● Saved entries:
- - -

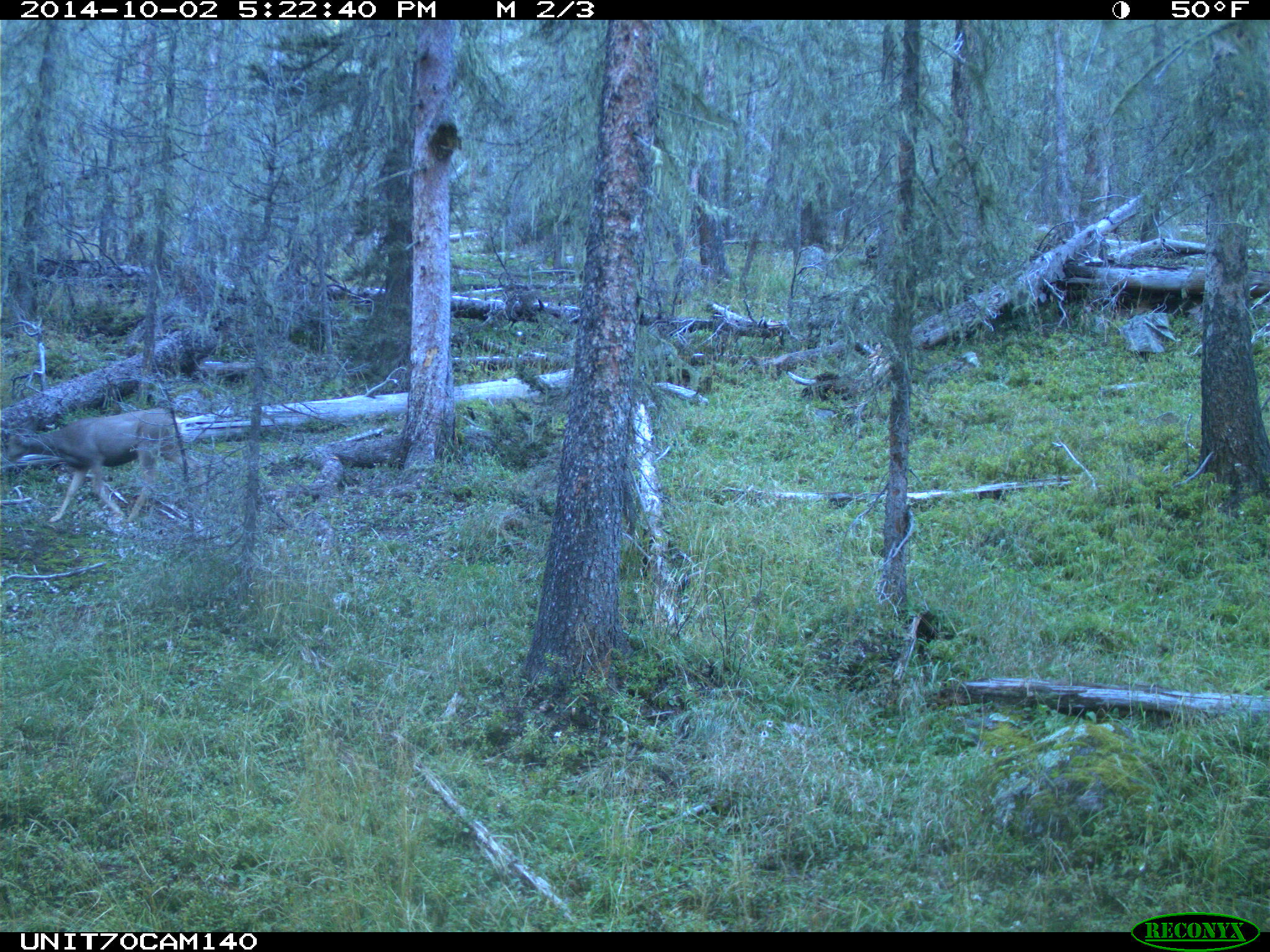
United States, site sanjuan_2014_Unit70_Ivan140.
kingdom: Animalia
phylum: Chordata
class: Mammalia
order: Artiodactyla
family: Cervidae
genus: Odocoileus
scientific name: Odocoileus hemionus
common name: mule deer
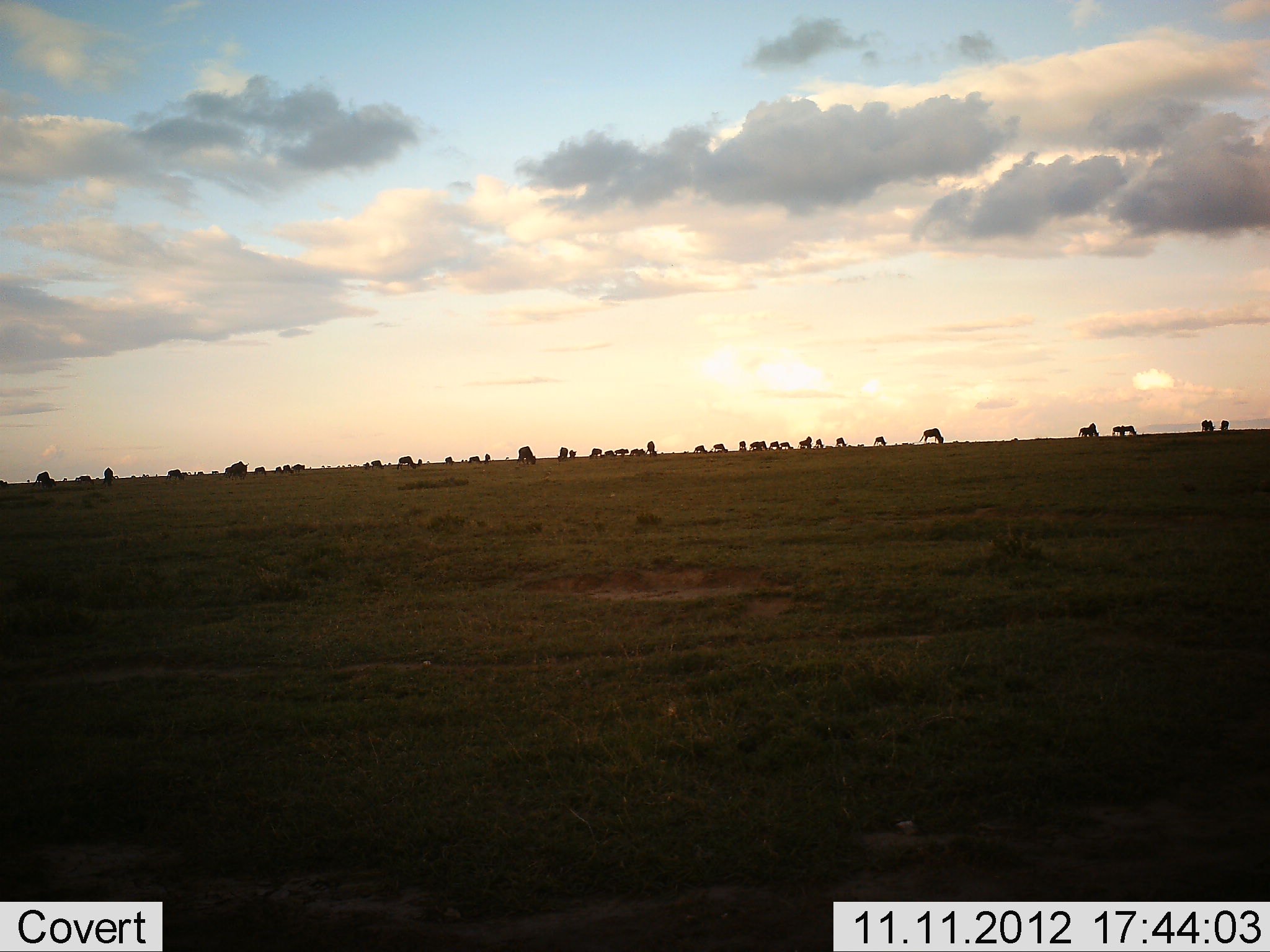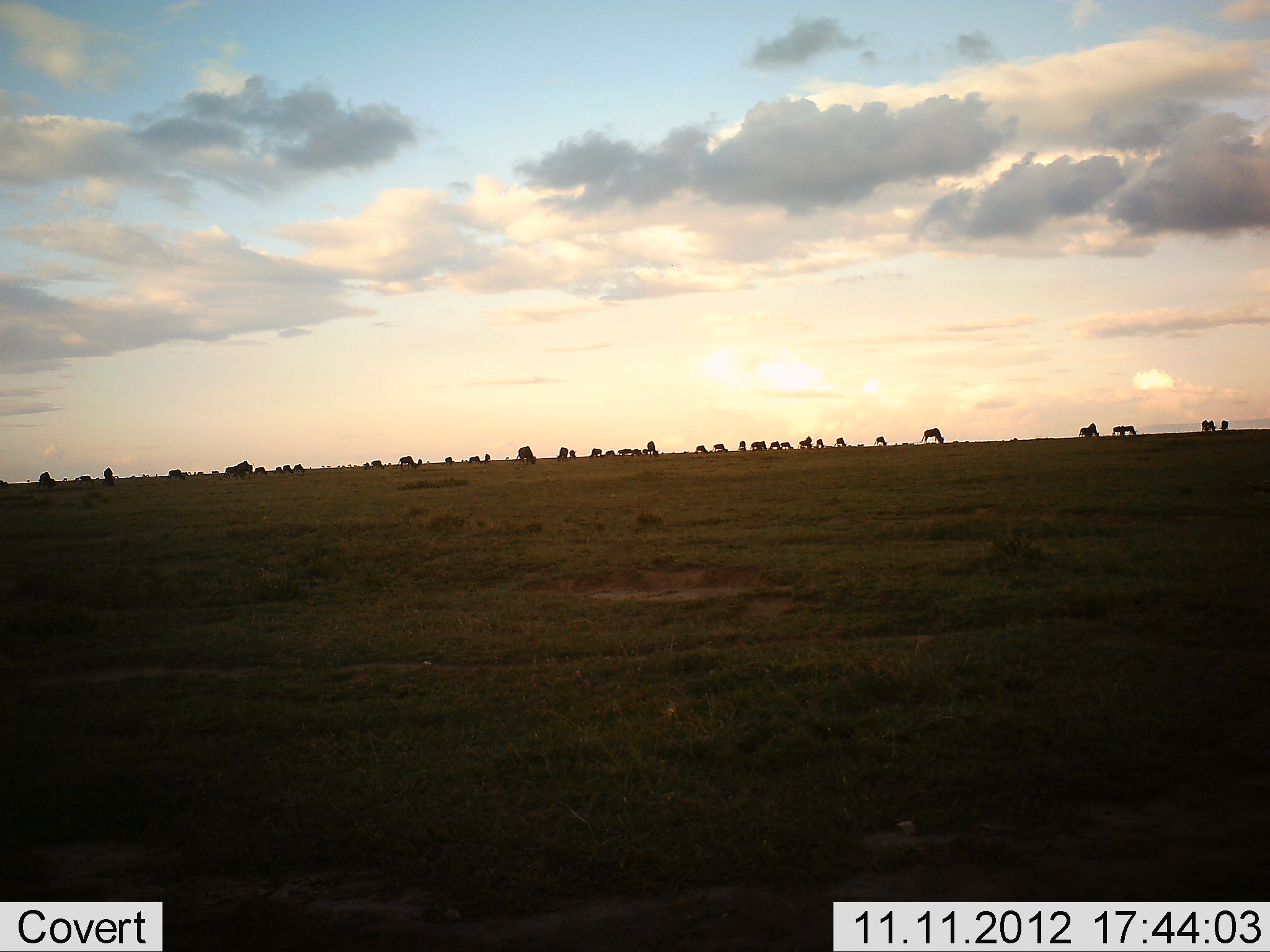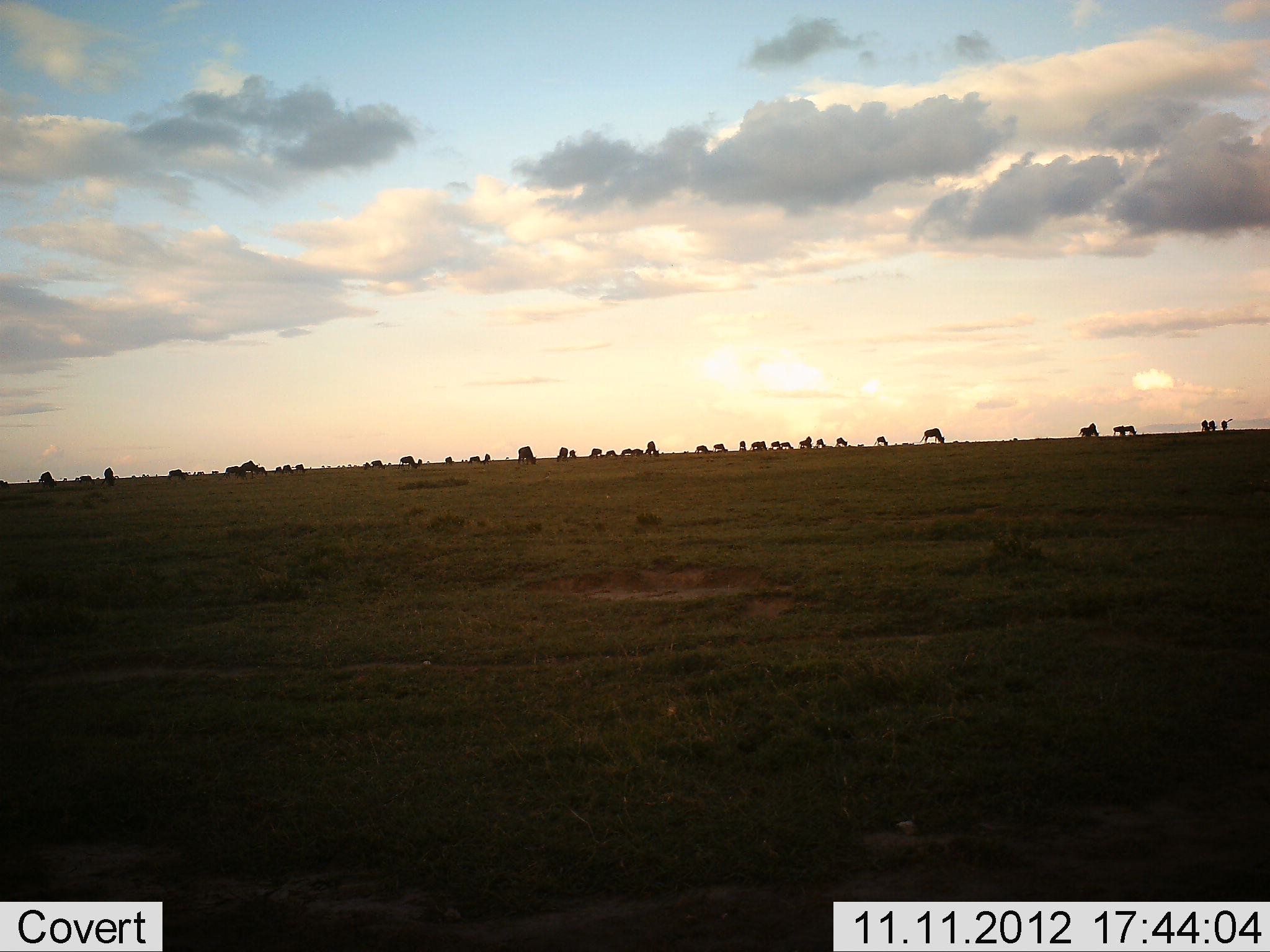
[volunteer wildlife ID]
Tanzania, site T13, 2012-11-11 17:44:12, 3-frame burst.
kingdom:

- - -

● Action item:
Be exact. Write out all the entries and omit the pictures.

● Solution to the problem:
United States, site sanjuan_2014_Unit70_Ivan140.
kingdom: Animalia
phylum: Chordata
class: Mammalia
order: Artiodactyla
family: Cervidae
genus: Odocoileus
scientific name: Odocoileus hemionus
common name: mule deer
[volunteer wildlife ID]
Tanzania, site T13, 2012-11-11 17:44:12, 3-frame burst.
kingdom:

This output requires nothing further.